## Extracted text
....

Accordingly, he passed the following order:
"…Consequently.
I am of the view that even a writ of mandamus as postulated by Aeltemesh Rein
need not be issued, since the response of the Central Government is already
known. Moreover, it is well settled that the Courts do not issue infructuous
writs or writs which are of an academic nature.
However,
since this is not an issue before me, I leave it as that." The third Judge
directed that the case be listed before the Division Bench for appropriate
orders, subject to the orders of Hon'ble the Chief Justice. Thereafter the
matter was placed before the Division Bench.
Before
the Division Bench, in response to the limited mandamus which had been issued
in accordance with the view of the majority, the Central Government filed an
affidavit reporting compliance therewith. In view of the affidavit of
compliance the writ petition was ordered to be disposed of. On an oral prayer
made by the counsel for the petitioner the Division Bench granted Certificate
of Fitness under Article 134(A) of the Constitution of India for filing appeals
to this Court. Accordingly, the present appeals have been filed.
Counsel
for the appellant contended that legislative arena for Parliament is exited
once Article 111 of the Constitution is complied with. On the President
conveying his assent to the Bill, a Bill is lawfully enacted and converts
itself into an Act. According to him, Parliament has used different
prescriptions to give effect to its mandate. The same are:
a)
When the enactment itself stipulates the date for implementation;
b)

....

## Raw data

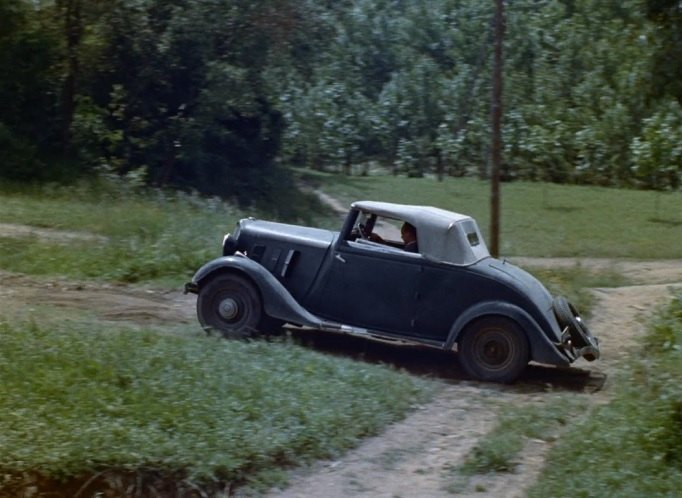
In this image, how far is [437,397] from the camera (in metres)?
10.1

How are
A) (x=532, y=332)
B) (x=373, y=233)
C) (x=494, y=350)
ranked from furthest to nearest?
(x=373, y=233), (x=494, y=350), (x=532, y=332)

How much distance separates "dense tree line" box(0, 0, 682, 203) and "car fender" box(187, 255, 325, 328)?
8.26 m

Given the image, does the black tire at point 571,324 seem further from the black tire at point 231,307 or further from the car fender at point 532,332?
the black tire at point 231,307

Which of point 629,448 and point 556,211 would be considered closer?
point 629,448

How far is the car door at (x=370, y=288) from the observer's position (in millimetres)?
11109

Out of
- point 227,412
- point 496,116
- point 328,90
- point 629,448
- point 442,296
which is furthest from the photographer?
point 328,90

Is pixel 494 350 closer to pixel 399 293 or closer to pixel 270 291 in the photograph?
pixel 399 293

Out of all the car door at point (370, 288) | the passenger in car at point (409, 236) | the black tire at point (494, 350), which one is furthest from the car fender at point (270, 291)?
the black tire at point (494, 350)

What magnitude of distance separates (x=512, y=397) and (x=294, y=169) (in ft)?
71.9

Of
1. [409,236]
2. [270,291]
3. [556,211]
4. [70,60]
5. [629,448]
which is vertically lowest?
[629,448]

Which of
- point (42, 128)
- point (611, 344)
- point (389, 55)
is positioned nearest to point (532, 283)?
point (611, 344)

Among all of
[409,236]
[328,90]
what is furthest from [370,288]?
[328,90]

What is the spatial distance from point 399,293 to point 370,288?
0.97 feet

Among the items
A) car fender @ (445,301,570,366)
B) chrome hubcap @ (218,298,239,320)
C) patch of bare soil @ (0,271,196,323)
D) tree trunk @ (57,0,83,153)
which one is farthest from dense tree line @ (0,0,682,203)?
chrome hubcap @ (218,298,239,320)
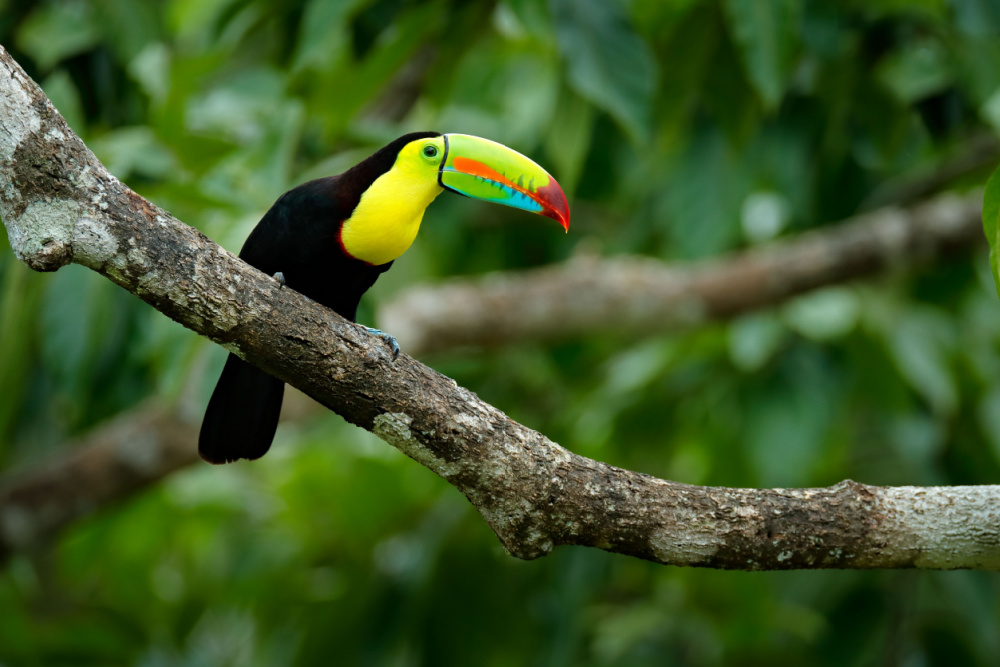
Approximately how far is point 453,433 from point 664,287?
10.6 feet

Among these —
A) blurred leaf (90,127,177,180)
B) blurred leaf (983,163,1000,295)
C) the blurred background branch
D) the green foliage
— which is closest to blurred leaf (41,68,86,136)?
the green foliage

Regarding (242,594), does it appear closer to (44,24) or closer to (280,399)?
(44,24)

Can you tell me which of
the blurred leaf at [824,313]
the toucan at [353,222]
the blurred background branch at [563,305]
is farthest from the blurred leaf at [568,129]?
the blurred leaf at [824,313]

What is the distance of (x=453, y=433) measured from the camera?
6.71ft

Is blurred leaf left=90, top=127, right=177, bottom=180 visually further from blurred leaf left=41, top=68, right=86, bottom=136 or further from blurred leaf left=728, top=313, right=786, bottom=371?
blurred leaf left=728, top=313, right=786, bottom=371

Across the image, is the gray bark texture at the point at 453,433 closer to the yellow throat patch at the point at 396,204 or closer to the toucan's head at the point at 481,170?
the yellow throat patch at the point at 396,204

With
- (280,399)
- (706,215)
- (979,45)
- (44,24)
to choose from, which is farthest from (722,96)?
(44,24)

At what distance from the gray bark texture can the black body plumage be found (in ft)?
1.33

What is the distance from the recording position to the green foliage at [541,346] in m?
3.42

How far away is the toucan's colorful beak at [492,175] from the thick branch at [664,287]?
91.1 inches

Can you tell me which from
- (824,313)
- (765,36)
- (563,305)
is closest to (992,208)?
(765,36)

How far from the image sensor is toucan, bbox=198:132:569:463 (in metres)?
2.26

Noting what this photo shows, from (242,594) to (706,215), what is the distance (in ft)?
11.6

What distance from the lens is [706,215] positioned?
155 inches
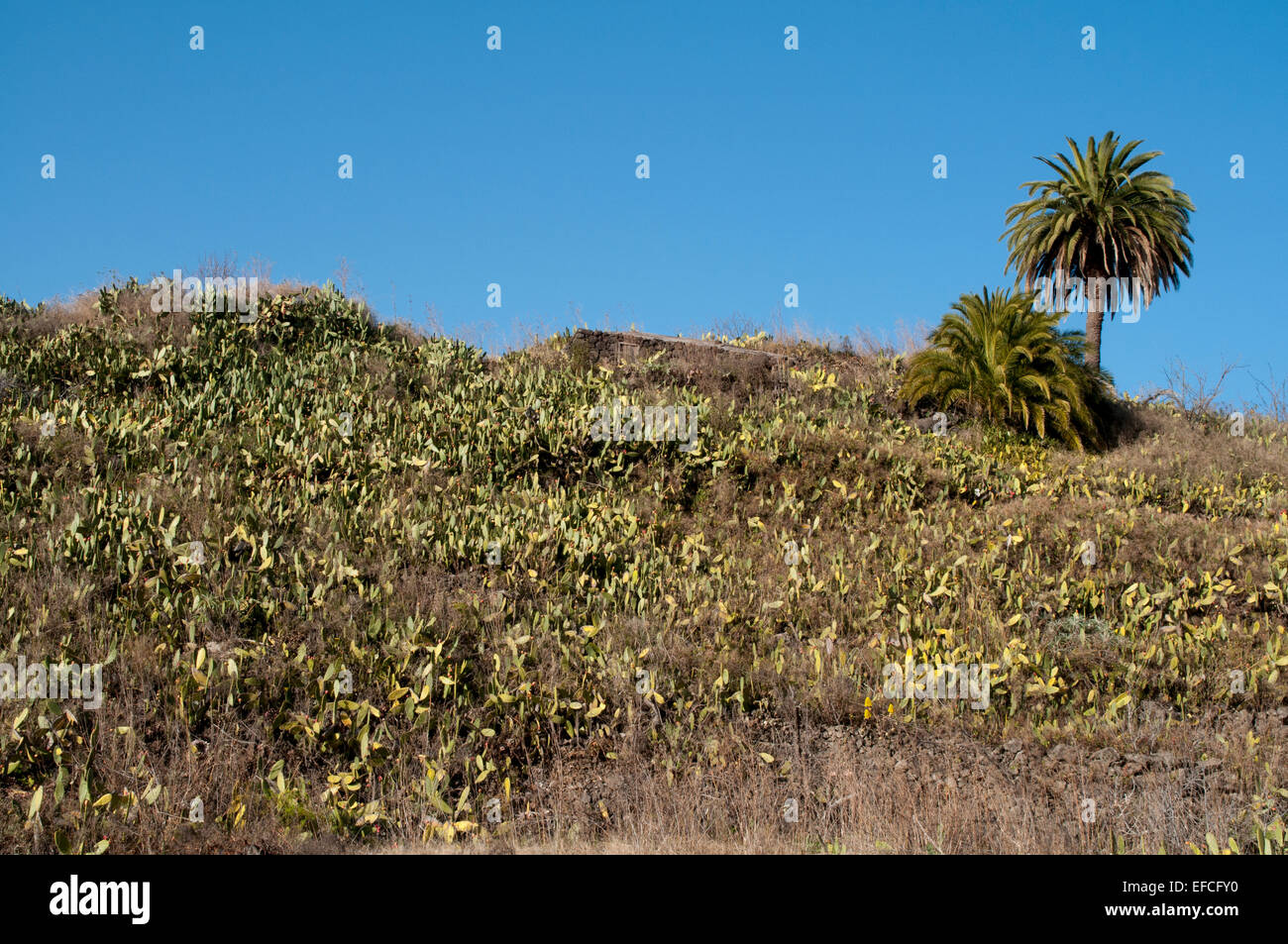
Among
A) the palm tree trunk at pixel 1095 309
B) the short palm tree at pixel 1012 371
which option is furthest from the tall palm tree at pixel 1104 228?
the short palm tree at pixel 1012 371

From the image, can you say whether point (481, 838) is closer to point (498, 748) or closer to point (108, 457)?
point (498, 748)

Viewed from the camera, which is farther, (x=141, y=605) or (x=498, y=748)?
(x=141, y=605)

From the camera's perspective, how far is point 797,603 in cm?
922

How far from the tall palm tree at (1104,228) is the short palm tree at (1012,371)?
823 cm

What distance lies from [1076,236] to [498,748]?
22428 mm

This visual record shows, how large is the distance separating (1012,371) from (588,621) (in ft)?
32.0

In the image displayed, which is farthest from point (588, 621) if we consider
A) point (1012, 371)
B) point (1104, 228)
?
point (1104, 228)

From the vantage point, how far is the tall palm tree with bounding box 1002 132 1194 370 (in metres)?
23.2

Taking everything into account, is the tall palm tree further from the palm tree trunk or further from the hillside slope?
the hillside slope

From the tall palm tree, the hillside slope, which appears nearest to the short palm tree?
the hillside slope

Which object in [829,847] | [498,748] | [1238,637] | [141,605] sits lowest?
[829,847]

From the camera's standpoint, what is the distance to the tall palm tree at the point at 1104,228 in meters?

....

## Exercises to complete
1) Can you print the judgment excerpt between "I am of the" and "an academic nature.", inclusive?
2) Would you resume the judgment excerpt from the point where it stops?
None of the data is needed here.

## Responses for each task
1)
I am of the view that even a writ of mandamus as postulated by Aeltemesh Rein
need not be issued, since the response of the Central Government is already
known. Moreover, it is well settled that the Courts do not issue infructuous
writs or writs which are of an academic nature.

2)
When the enactment delegates its power to the executive to appoint the date of
enforcement and different dates may be appointed for different provisions of
the Act;
As per
counsel submission when the enactment delegates its power to the executive to
appoint the date of enforcement but does not permit different dates being
appointed for different provisions of the Act, then the provisions of Section 5
of the General Clauses Act, 1897 govern such enactments and it comes into force
as soon as the President gives his assent to the Bill.
Section
5 of the General Clauses Act prescribes:
"5.
Coming into operation of enactments –
(1)
Where any Central Act is not expressed to come into operation on particular
day, then it shall come into operation on the day on which it receives the
assent, --
(a) in
the case of a Central Act made before the commencement of the Constitution, of
the Governor- General, and
(b) in
the case of an Act of Parliament, of the President.
(2) omitted
(3)
Unless the contrary is expressed, a Central Act or Regulation shall be
construed as coming into operation immediately on the expiration of the day
preceding its commencement."
According
to the appellant, the Act was enacted as Act No.33 of 1995. It was placed on
the statute book by public notification in terms of Article 366(18) of the
Constitution on 23rd
August, 1995. By this,
the Act is now out of the legislative arena. As neither a particular date has
been stipulated by the Parliament in its enforcement nor the Parliament has
expressed any contrary intention by the prescription of permitting different
dates being stipulated for enforcement of different provisions of the Act, the
Act would be deemed to have been come into force in terms of provisions of
Section 5 of the General Clauses Act, 1897.
Point
in issue is not res-integra. This point was considered in depth by a
Constitution Bench of this Court in A.K.Roy vs. Union of India [1982 (1) SCC
271]. It was held that an Act cannot be said to commence or put in force unless
it is brought into operation by a legislative enactment or by exercise of
authority by the delegatee empowered to bring the Act into operation by issuing
the necessary notification. When enforcement of a statute or a provision therein
is left to the discretion of the government without laying down any objective
standards, no writ or mandamus can be issued to the government to enforce the
statute or any of the provisions of the statute.
In A.K.Roy's
case(supra), this Court was examining the Constitution (Amendment) Act, 1978
which was passed by both Houses of Parliament and assented to by the President
of India.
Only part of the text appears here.